Excerpted passage:
==========

In addition, most literature works used a larger dataset than the one used in this work. Either they used a public dataset such as sentiment 140, which is already labelled and in some cases medically validated, having a larger number of instances [27]. Or in other studies, data is collected following the same methodology as this study but is also used a validated public dataset to increase the number of tweets and to balance target [7, 9]. Whereas, the authors of this study collected sentences from Twitter that were validated regarding the sentiment expressed in it by themselves.

The use of a two-step validation process, involving VADER initially and subsequent manually, enhances the accuracy of the sentiment associated with the phrase, thereby increasing confidence in the obtained results, despite the potential bias associated with the authors’ interpretation. Also, it is possible to verify that the Extra Trees Classifier algorithm presents an AUC of 95.15%, which means that our ML algorithm has a good ability to distinguish between Positive, Negative and Neutral classes.

Table 5 presents a comparison between the proposed method and previous works in the literature.

Table 5. Comparison of the results with the literature.

When evaluating the insights provided by the literature, it remains unclear whether the algorithms’ impressive performance translates into effective class distinction. We can take our study as an example, although the SVM and Ridge classifier algorithms exhibit strong predictive capabilities for sentiment analysis on tweets, a closer examination of the AUC value reveals their inability to effectively differentiate between the classes within the dataset.

This work shows that it is possible to classify sentences from Twitter according to the associated sentiment, doing so in sentences where there are many grammatical gaps, the vocabulary is not homogeneous and often there are both spelling and grammatical errors. According to the authors, utilizing raw data comprising colloquially written phrases that closely reflect real-life experiences enhances the classifier’s performance and adds greater significance to the results. This approach is seen as more valuable compared to models trained on transformed phrases without spelling or grammatical errors, and homogeneous, failing to capture the authentic social media reality.

6 Conclusion

Depression is a highly common illness in our society, characterized by feelings of sadness, lack of interest, and potential psychological and physical harm. Individuals with depression tend to engage more with social media compared to those without the condition. Detecting the underlying emotions expressed in social media posts could aid in identifying and monitoring individuals who require mental health support, ultimately enhancing their well-being.

==========

Provided data:
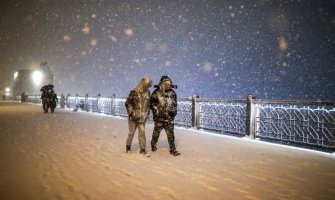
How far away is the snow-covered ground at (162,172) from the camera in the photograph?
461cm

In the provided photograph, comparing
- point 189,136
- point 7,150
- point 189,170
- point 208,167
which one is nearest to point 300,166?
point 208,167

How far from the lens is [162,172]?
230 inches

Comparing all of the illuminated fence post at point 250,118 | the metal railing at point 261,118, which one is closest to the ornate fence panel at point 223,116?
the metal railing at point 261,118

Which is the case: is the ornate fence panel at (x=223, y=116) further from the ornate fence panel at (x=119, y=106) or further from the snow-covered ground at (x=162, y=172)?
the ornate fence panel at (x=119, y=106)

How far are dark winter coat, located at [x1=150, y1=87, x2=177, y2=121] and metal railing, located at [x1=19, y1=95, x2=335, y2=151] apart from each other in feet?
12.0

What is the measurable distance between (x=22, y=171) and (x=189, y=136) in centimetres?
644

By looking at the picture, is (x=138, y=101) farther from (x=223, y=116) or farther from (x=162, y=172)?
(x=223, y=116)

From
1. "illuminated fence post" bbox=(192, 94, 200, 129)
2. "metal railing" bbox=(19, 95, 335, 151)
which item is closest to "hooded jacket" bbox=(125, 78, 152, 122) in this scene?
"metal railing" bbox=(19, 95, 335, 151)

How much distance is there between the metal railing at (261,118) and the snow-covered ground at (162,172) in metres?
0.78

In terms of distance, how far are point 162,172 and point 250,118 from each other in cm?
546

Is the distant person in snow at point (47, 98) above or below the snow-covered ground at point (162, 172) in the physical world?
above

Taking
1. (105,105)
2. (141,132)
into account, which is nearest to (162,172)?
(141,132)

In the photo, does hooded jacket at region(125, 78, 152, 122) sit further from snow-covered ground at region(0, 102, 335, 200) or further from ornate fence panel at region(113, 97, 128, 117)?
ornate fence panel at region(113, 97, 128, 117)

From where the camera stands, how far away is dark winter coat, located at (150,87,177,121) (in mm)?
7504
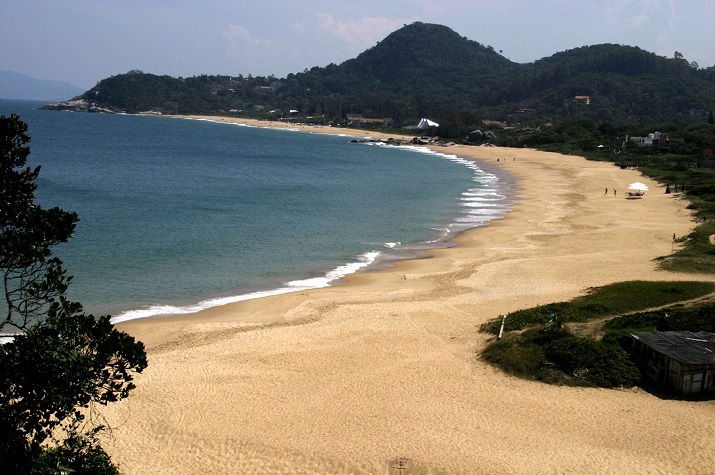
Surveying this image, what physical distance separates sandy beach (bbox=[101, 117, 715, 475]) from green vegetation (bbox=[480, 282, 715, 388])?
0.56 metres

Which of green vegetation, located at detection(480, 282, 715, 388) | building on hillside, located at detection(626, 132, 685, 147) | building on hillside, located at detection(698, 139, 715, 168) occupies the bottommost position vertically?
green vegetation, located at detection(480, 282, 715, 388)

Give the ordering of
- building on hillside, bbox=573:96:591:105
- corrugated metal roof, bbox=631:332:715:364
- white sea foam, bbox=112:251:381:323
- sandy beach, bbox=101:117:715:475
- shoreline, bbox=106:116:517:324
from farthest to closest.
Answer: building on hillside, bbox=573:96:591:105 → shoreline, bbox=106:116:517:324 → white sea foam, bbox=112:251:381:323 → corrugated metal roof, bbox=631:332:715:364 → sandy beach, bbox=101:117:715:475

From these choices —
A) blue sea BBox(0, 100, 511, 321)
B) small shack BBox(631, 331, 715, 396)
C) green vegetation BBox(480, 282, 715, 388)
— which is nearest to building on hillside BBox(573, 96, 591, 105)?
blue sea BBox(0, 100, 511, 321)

==========

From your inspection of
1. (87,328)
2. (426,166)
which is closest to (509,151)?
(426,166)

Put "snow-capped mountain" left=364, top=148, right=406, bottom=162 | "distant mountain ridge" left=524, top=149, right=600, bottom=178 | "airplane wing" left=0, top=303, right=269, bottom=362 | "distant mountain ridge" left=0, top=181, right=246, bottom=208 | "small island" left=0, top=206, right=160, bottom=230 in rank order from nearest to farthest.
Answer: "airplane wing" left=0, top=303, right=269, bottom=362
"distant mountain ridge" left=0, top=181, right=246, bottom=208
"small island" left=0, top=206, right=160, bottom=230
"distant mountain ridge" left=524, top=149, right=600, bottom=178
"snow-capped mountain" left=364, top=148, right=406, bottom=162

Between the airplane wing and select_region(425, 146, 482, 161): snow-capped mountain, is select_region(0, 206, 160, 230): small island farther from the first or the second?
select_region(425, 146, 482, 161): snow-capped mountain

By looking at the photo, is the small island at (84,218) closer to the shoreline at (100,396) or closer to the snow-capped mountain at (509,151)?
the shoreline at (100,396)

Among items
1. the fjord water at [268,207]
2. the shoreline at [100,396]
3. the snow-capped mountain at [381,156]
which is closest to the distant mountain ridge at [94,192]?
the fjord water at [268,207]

==========

Work task A:
Copy the passage on tweet sentiment classification word for word from "Table 5 presents a" to "within the dataset.".
Work task B:
Using the passage on tweet sentiment classification, decide whether each statement agrees with it: (i) the Extra Trees Classifier reached an AUC of 95.15%; (ii) the authors checked the sentiment of their sentences with VADER alone; (iii) people with depression tend to use social media less than people without it. For each, answer yes or no and quote the words from the passage that decide it.

Written solution A:
Table 5 presents a comparison between the proposed method and previous works in the literature.

Table 5. Comparison of the results with the literature.

When evaluating the insights provided by the literature, it remains unclear whether the algorithms’ impressive performance translates into effective class distinction. We can take our study as an example, although the SVM and Ridge classifier algorithms exhibit strong predictive capabilities for sentiment analysis on tweets, a closer examination of the AUC value reveals their inability to effectively differentiate between the classes within the dataset.

Written solution B:
(i) Yes: "the Extra Trees Classifier algorithm presents an AUC of 95.15%"
(ii) No: "involving VADER initially and subsequent manually"
(iii) No: "Individuals with depression tend to engage more with social media compared to those without the condition"